Double taxation agreements (DTAs) prevent the double taxation of natural persons and legal entities with an international nexus in the area of taxes on income and capital. They therefore represent an important element in promoting international economic activities. Switzerland currently has DTAs with over 100 countries and is seeking to extend its agreement network further. Switzerland also has eight agreements for the avoidance of double taxation with respect to inheritance and estate taxes.
Double taxation typically occurs when two states tax the same income or assets of a taxpayer. Most of the provisions of a DTA are dedicated to avoiding double taxation by giving the contracting states the right to tax the individual types of income and assets. However, they merely restrict the contracting states' taxation right. The basis for taxation lies in the contracting states' domestic law.

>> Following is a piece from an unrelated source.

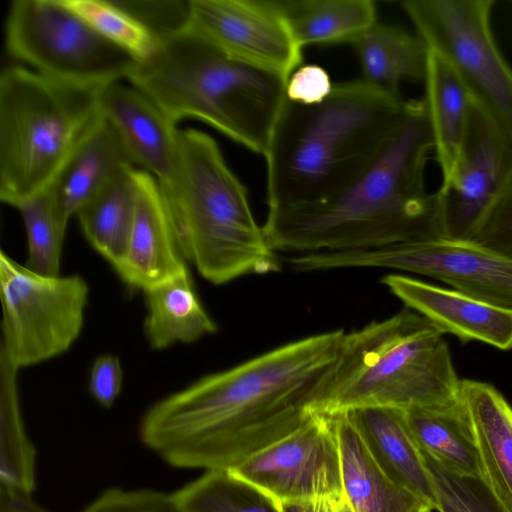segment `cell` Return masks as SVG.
I'll return each instance as SVG.
<instances>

The list of persons who can benefit from a DTA is long and varied, e.g.:
- Persons who simultaneously have a permanent residence in two states
- Export companies and groups with foreign subsidiaries that are protected from double taxation by a DTA
- Employed persons with temporary work assignments abroad
DTAs additionally have an important function for investments of all kinds abroad, as they avoid double taxation on profits and revenue from foreign investments. Moreover, a DTA generally contains certain bans on discrimination, a dispute resolution mechanism and a clause on the exchange of information upon request.
Since the beginning of 2019, the DTA with Zambia and the protocol amending the DTA with Ecuador have entered into force. In addition, new protocols amending the DTAs have been signed with New Zeland, Norway, Sweden, Ireland, the Netherlands, Iran, South Korea and Ukraine.